The other cool thing I saw was that the Stamford EMS has a little plastic pocket with a magnetic strip on the back. The clear fronted plastic pocket holds a folded form that gives critical information for the EMS workers, such as name, Date of Birth, Emergency contact information, and lists a variety of chronic illnesses, (asthma, cancer, diabetes, etc.). The idea is to stick it on the refrigerator so when a crisis happens, the information is already available.

Sometimes in a crisis, you freeze. When my dad got really sick, he was taken to the hospital by EMS. I was the first family member to get there and the admission clerk asked me when his birthday was. I could tell her the year, I could tell her the month, but the actual date was beyond me. Fortunately, they had enough info to look it up in the files. So I am so happy to have this little pocket File of Life on the fridge now.

There were also some other neat things there, T-shirts about the event and such. We were only there for a half hour, but it was a very worthwhile half hour!
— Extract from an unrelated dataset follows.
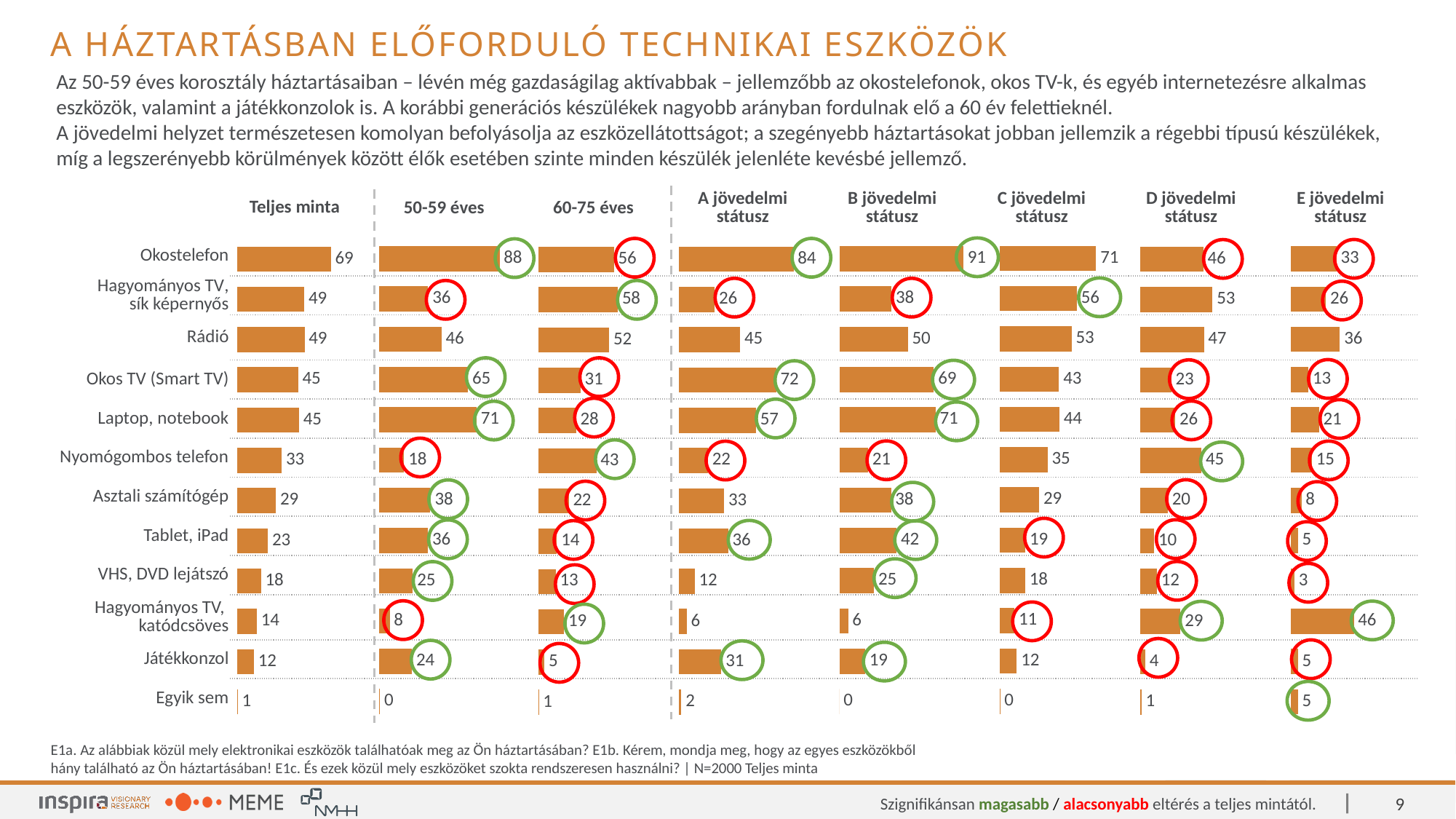
In the "B jövedelmi státusz" chart, which category has the highest value? Okostelefon In the "D jövedelmi státusz" chart, which is larger: Nyomógombos telefon or Okos TV (Smart TV)? Nyomógombos telefon How many categories are listed in each chart on the slide? 12 What is the difference between the Okostelefon values in the "50-59 éves" chart and the "60-75 éves" chart? 32 In the "60-75 éves" chart, which category has the lowest value? Egyik sem In the "Teljes minta" chart, what is the value for Okostelefon? 69 In the "E jövedelmi státusz" chart, what is the value for Hagyományos TV, katódcsöves? 46 According to the legend at the bottom, what does a green circle indicate? Szignifikánsan magasabb eltérés a teljes mintától In the "50-59 éves" chart, what is the value for Laptop, notebook? 71 In the "A jövedelmi státusz" chart, what is the value for Játékkonzol? 31 What type of chart is used in the "Teljes minta" column? Bar chart In the "C jövedelmi státusz" chart, what is the difference between Rádió and Tablet, iPad? 34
It was a great refresher course. I updated my techniques and learned how to use the AED.

@ Paige,
It was hectic there ! The AED has a weird voice LOL.Since 1972 the ' technique' has had to have changed 25 times ! In emergencies I know I end up with a blended technique.
The last time I actually performed CPR in public was at a dog show in Fairfield in the mid-late 70's, where you'd think a good dozen people would have ran out into the circle, nope, it was only me, until here personal physician took over insisting on One man CPR.! I'm glad so many people take classes now.
Off to the Greek Festival today, going to be a nice day for it.
Sad about Neil Armstrong,eerie seeing it is the waining new moon.

We must have been originally trained about the same time. My supervisor back then mentioned I'd need to have the CPR training to work on the unit, but they forgot to tell me when. So one morning I walked into my office and Rescu-Annie was lying on the floor. It was during the winter, still pretty dark outside and the lights weren't on in the office. It looked like someone was really lying there. Full blown panic. I almost called a code on her.

Now I have to remember the new protocol rather than the old A-B-C one. Of course, in my case, it is C-C-C-P....Contact, Call 9-1-1 (not a code), Compress.....Pray a professional arrives quickly.